The system dumps service audit logs at 03:00 every day and stores them on the OMS node. This alarm is generated when the dump fails. This alarm is cleared when the next dump succeeds.

Alarm Attributes

Alarm ID	Alarm Severity	Alarm Type	Service Type	Auto Cleared
12085	Minor	Quality of service	FusionInsight Manager	Yes

Alarm Parameters

Type	Parameter	Description
Location Information	Source	Specifies the cluster or system for which the alarm is generated.
	ServiceName	Specifies the service for which the alarm is generated.
	RoleName	Specifies the role for which the alarm is generated.
	HostName	Specifies the host for which the alarm is generated.
Additional Information	Detail	Specifies the details for which the alarm is generated.

Impact on the System

If the audit logs of a component fail to be dumped, the audit logs cannot be retrieved if they are aged locally. This affects service analysis and troubleshooting of the component.

Possible Causes

The service audit logs are oversized.
The OMS backup storage space is insufficient.
The storage space of a host where the service is located is insufficient.

Handling Procedure

Check whether the service audit logs are oversized.

In the alarm list on FusionInsight Manager, locate the row that contains the alarm, and view the IP address of the host and additional information for which the alarm is generated.
Log in to the host where the alarm is generated as user root.
Run the vi ${BIGDATA_LOG_HOME}/controller/scriptlog/getLogs.log command to check whether the keyword "LOG SIZE is more than 5000MB" can be searched.
- If it can, go to 4.
- If it cannot, go to 5.
Check whether the oversized service audit logs are caused by exceptions.

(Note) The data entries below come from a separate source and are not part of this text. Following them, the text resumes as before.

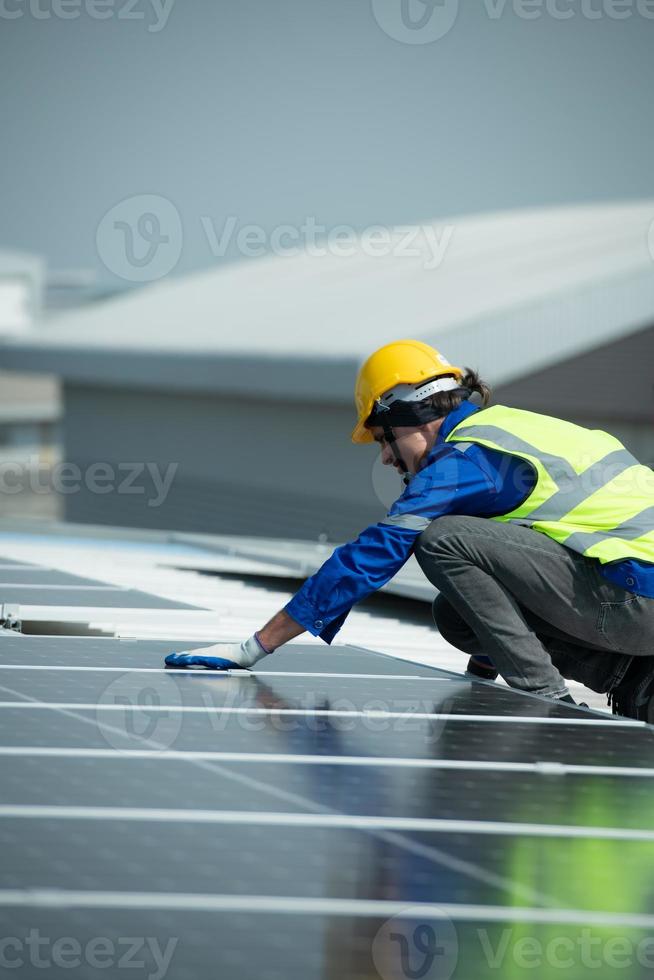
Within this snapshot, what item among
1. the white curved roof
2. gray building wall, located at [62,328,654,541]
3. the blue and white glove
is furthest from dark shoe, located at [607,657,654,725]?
gray building wall, located at [62,328,654,541]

The OMS backup storage space is insufficient.

Run the vi ${BIGDATA_LOG_HOME}/controller/scriptlog/getLogs.log command to check whether the keyword "Collect log failed, too many logs on" can be searched.
- If it can, obtain the host IP address following the keyword "Collect log failed, too many logs on", and go to 6.
- If it cannot, go to 11.
Log in to the host with the IP address obtained in 5 as user root.
Run the vi {BIGDATA_LOG_HOME}/nodeagent/scriptlog/collectLog.log command to check whether the keyword "log size exceeds" can be searched.
- If it can, go to 9.
- If it cannot, go to 8.
Check whether the alarm additional information contains the keyword "no enough space".
- If yes, go to 9.
- If no, go to11.
Perform the following operations to expand the disk capacity or reduce the maximum number of audit log backups:
- Expand the capacity of the OMS node.
- Run the following command to edit the file and decrease the value of MAX_NUM_BK_AUDITLOG.
  vi ${CONTROLLER_HOME}/etc/om/componentsauditlog.properties
In the next execution period, 03:00, check whether the alarm is cleared.
- If it is, no further action is required.
- If it is not, go to 11.

Check whether the space of the host where the service is located is insufficient.

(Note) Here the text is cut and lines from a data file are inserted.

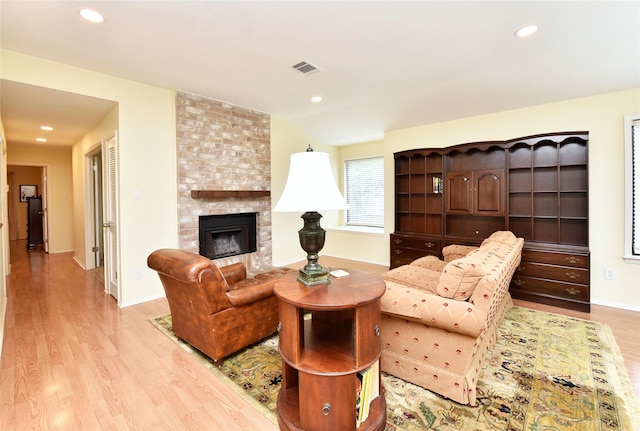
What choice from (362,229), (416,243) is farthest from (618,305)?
(362,229)

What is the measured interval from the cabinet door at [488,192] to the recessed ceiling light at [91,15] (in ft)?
14.3

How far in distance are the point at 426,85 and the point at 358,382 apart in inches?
133

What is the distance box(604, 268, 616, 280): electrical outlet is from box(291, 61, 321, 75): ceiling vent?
3.96 meters

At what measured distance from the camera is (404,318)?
A: 1.94 m

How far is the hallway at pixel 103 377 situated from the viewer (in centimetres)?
169

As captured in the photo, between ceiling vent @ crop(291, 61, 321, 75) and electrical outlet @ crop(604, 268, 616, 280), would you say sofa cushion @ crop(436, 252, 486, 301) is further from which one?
electrical outlet @ crop(604, 268, 616, 280)

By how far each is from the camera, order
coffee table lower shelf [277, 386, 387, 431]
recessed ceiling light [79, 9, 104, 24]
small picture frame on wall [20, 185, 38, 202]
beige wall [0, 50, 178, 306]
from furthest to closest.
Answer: small picture frame on wall [20, 185, 38, 202], beige wall [0, 50, 178, 306], recessed ceiling light [79, 9, 104, 24], coffee table lower shelf [277, 386, 387, 431]

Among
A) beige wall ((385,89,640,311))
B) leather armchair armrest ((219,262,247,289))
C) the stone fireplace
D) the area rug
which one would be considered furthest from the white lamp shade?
beige wall ((385,89,640,311))

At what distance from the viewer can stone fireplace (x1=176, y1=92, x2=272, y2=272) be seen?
396 cm

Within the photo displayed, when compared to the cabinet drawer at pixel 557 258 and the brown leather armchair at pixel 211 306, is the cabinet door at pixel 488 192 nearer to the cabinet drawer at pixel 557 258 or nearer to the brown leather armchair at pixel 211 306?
the cabinet drawer at pixel 557 258

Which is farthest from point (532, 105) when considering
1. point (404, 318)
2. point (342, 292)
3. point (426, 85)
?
point (342, 292)

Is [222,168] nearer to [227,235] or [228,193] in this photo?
[228,193]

Run the vi ${BIGDATA_LOG_HOME}/controller/scriptlog/getLogs.log command to check whether the keyword "Collect log failed, no enough space on hostIp" can be searched.
- If it can, obtain the IP address of the abnormal host and go to 12.
- If it cannot, go to 15.
Log in to the host with the IP address obtained as user root, and run the df "$BIGDATA_HOME/tmp" -lP | tail -1 | awk '{print ($4/1024)}' command to obtain the remaining space of the host log directory. Check whether the value is less than 1000 MB.
- If it is, go to 13.
- If it is not, go to 15.
Expand the capacity of the node.
In the next execution period, 03:00, check whether the alarm is cleared.
- If it is, no further action is required.
- If it is not, go to 15.

Collect fault information.

On FusionInsight Manager, choose O&M> Log > Download.
Select Controller for Service and click OK.
Click in the upper right corner. In the displayed dialog box, set Start Date and End Date to 10 minutes before and after the alarm generation time respectively and click OK. Then, click Download.
Contact the O&M engineers and send the collected log information.